Blood bubbled into the briny water. The vittra, gleeful, swept closer. Britt dodged away at the last second, turning her back to the spray of gore that resulted.

“Shite, Britt!” Malcolm shouted. “What are you thinking? Get out of here! The vittra will take you next.”

Einar struggled to his feet. “What is going on?”

“My sister!”

The fever coursing through Britt began to slow. The lowering effects removed the full heat of the swamp as her cooling blood began to swirl. A sign she’d reached the halfway mark already. Only ten minutes of venom left.
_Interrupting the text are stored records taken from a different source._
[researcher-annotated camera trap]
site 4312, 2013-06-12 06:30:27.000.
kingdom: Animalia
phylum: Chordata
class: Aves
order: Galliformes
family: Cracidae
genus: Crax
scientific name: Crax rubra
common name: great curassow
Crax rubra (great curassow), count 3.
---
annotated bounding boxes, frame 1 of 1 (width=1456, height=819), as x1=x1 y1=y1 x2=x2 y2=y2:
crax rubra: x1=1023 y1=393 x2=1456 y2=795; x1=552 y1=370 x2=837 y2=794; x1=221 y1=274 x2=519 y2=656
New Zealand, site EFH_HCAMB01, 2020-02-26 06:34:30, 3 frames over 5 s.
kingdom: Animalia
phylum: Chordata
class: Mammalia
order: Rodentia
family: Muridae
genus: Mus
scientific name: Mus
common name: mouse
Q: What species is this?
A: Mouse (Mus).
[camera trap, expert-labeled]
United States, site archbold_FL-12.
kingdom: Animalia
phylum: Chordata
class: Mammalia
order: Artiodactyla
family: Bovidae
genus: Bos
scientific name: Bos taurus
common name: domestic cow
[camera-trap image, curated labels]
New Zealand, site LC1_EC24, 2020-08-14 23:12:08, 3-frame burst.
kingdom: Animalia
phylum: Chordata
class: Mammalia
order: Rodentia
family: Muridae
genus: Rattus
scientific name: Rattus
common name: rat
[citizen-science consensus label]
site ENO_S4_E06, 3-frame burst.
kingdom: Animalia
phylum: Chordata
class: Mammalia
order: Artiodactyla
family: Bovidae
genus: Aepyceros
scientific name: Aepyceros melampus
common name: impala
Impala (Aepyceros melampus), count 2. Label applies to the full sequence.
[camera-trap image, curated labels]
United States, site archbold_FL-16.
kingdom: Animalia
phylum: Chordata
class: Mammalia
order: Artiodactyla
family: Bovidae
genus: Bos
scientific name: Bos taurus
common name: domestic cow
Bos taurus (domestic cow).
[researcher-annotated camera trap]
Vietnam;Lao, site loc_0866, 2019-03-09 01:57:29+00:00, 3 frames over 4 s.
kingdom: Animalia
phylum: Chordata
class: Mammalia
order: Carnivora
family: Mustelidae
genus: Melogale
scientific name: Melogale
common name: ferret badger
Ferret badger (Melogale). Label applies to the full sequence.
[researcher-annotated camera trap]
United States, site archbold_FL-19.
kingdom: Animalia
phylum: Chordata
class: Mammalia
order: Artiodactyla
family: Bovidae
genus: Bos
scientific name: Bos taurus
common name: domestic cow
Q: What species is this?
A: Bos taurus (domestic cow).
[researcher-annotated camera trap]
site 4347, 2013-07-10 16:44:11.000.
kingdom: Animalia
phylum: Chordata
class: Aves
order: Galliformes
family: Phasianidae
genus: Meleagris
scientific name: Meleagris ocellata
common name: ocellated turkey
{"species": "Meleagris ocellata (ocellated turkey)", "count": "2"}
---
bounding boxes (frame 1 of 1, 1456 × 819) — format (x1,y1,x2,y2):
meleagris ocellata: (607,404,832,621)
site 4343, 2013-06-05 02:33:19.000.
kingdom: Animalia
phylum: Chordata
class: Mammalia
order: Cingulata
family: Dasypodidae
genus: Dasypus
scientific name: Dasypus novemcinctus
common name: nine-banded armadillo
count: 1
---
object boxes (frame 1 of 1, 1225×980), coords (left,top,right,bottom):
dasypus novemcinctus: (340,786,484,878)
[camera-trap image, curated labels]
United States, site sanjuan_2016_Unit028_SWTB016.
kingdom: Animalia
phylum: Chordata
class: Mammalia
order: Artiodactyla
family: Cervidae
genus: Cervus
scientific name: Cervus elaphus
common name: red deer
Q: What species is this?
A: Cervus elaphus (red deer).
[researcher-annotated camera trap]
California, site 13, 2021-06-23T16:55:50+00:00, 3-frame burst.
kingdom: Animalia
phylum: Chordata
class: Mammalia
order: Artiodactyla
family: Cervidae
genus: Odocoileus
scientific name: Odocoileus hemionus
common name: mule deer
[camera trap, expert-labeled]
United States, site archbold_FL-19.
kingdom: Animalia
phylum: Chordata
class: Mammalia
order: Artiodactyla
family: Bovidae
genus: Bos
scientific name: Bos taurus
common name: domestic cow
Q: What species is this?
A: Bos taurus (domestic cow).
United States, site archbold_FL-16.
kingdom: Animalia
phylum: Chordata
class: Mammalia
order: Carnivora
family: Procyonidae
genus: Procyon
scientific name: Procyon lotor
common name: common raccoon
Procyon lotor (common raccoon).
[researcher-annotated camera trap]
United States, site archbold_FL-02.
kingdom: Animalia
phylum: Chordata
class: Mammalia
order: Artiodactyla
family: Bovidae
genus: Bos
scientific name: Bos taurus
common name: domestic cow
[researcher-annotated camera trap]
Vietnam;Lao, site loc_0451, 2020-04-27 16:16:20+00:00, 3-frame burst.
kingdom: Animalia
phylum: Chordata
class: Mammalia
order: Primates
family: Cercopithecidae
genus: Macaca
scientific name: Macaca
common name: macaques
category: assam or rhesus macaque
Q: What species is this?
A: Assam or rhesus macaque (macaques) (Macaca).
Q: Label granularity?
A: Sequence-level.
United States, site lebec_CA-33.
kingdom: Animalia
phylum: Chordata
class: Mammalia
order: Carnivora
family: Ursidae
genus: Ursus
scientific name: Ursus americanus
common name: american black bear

Warmth swirled around her legs. The brackish water was getting hotter, thicker. No longer did it resemble heated seawater with black spots, but . . .

. . . thickening tar.

Malcolm shoved an elbow into the face of the fourth soldat, while Einar supported him from behind. That brought the attention of one of the soldats clashing with Henrik. Leaving Malcolm to finish that soldat, Einar lunged for the other, peeling his focus away from Henrik. Einar and Malcolm cleared the way for Henrik and Oliver to square off without the other soldats in the wings.

Silver light glowed from outside the broiling clouds, enclosing them inside. The building power of her heating blood deepened. Never had she felt such fire. Like her inner core liquified. As if every particle of her body cried out for more venom, then trembled when she couldn’t provide.

Oh, no.

This wouldn’t be good.

Einar abandoned the last injured soldat to the vittra, and turned his attention to Henrik. Oliver and Henrik stood against each other, weaponless, snarling with equal parts loathing. They shouted, circling.

Malcolm surged forward. One of his sleeves had been utterly ripped off. He panted, blood spilling from a wound on his shoulder, and another under his arm. Einar held out his hand, preventing Malcolm from advancing toward Henrik.

“No,” he whispered. “This is Henrik’s fight.”

Malcolm, watching for only a moment, whirled around. Hoarse, he called, “Britt?”

Hand trembling, she touched his arm.

“Malcolm. Something is . . . wrong. The venom should last . . . longer.”

He spun. Her teeth rattled. The vanishing venom swept her power away. Her legs locked, trembling. Shudders wracked her body from heel to shoulder. Bubbles broiled from the middle of the mud pool, exactly like her blood.

Malcolm scrambled to catch her invisible form as she collapsed.